Davalı vekili, davacının katkısının bulunmadığını, taşınmazı babasından aldığı 20.000 TL yardım ve çalışmaları karşılığı edindiğini, ileri sürerek, davanın reddine karar verilmesini savunmuştur.

Mahkemece, dava konusu taşınmazın edinilmiş mal niteliğinde olup tasfiye edilmesi ile davacı lehine alacak hakkı doğduğu gerekçesiyle davanın kısmen kabulü ile 18.628,535 TL katılma alacağının karar tarihinden itibaren faizi ile birlikte davalıdan tahsiline, fazla isteğin reddine karar verilmesi üzerine; hüküm, davacı vekili tarafından reddine karar verilen bölüm bakımından temyiz edilmiştir.

1- Dosya muhtevasına, dava evrakı ile yargılama tutanakları münderecatına ve mevcut deliller mahkemece takdir edilerek karar verildiğine, takdirde bir isabetsizlik bulunmadığına, davacının aşamalarda araca ve kira gelirine yönelik isteklerinin olmadığını bildirmiş olmasına, taşınmaz alımına annesinden aldığı 2000 TL ile katkı yaptığının ispat edilemediğine, satım sözleşmesinin düzenlendiği tarihte davalının babasından banka havalesi ile gelen 20.000 TL’sının taşınmazın alımında davalı lehine kişisel mal olarak değerlendirilerek hesaplamada gözetilmiş bulunmasına göre, davacı vekilinin aşağıdaki bendin kapsamı dışında kalan sair temyiz itirazlarının reddine,

2- Değer artış payı alacağı isteğinin reddine yönelik temyiz itirazlarının incelenmesine gelince; davacı vekili, edinilmiş mal olan taşınmazın alımı sırasında vekil edenin 8.000 TL değerinde altın bozdurduğunu açıklayarak tasfiye hesabında değerlendirilmesini talep etmiştir.

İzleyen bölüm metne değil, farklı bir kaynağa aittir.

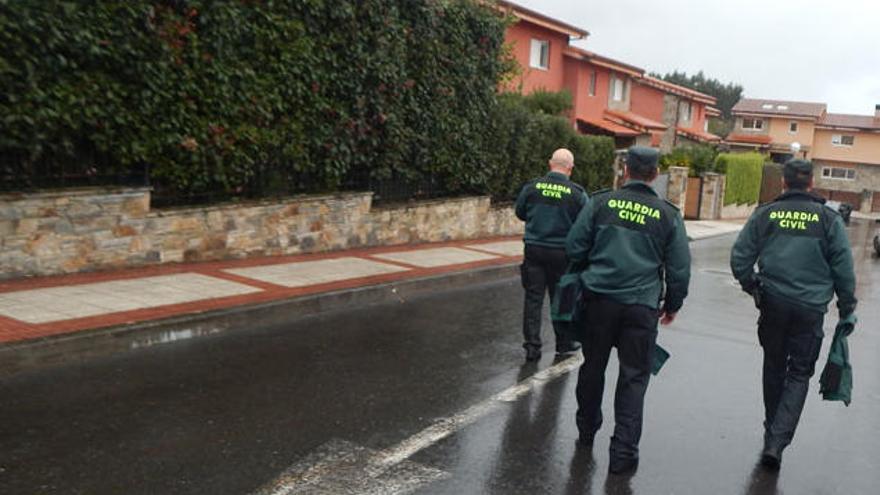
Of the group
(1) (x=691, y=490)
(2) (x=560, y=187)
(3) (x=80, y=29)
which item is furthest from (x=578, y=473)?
(3) (x=80, y=29)

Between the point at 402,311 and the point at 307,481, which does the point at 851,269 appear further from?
the point at 402,311

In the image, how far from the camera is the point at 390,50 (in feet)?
41.9

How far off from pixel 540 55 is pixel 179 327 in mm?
26449

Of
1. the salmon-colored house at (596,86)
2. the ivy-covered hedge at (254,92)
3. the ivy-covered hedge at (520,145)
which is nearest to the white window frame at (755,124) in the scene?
the salmon-colored house at (596,86)

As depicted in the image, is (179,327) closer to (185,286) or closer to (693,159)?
(185,286)

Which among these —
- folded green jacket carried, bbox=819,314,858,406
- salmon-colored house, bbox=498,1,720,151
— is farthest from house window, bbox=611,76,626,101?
folded green jacket carried, bbox=819,314,858,406

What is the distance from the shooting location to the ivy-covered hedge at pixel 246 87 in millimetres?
8117

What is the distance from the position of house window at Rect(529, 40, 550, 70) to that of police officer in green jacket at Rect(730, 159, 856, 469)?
26.5 meters

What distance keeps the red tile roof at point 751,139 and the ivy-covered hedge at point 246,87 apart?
159ft

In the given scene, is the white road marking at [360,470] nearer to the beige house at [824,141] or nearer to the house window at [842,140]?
the beige house at [824,141]

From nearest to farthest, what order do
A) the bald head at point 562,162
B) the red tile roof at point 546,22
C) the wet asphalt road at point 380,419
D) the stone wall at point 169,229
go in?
the wet asphalt road at point 380,419
the bald head at point 562,162
the stone wall at point 169,229
the red tile roof at point 546,22

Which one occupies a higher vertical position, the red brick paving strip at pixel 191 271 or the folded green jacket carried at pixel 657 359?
the folded green jacket carried at pixel 657 359

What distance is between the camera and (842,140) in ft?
198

Maddi olayları ileri sürmek taraflara, hukuki nitelendirmeyi yapmak ve uygulanacak kanun maddelerini belirlemek hakime aittir (6100 sayılı HMK 33. m). İddianın ileri sürülüş şekline göre dava, değer artış payı alacağı isteğine ilişkindir.

Değer artış payı alacağı; eşlerden birinin diğerine ait malın edinilmesine, iyileştirilmesine veya korunmasına hiç ya da uygun karşılık almaksızın esaslı katkıda bulunması durumunda, tasfiye sırasında bu malda meydana gelebilecek değer artışı için katkısı oranında sahip olduğu alacak hakkıdır (4721 sayılı TMK 227 m). Denkleştirme (TMK 230 m) hariç, tasfiyeye konu malvarlığında katkı tarihine göre değer kaybı söz konusu ise, katkının başlangıçtaki değeri esas alınır (TMK 227/1 m). Böyle bir malın daha önceden elden çıkarılmış olması halinde hakim, diğer eşe ödenecek alacağı hakkaniyete uygun olarak belirler (TMK 227/2 m). Değer artış payı alacağı talep edebilmek için, parasal ya da para ile ölçülebilen maddi veya hizmet değeriyle katkıda bulunulmalıdır. Yukarıdaki değer tespiti, belirleme ve hesaplamaların yapılabilmesi gerek görülürse konusunun uzmanı bilirkişi veya bilirkişilerden de yardım alınmalıdır.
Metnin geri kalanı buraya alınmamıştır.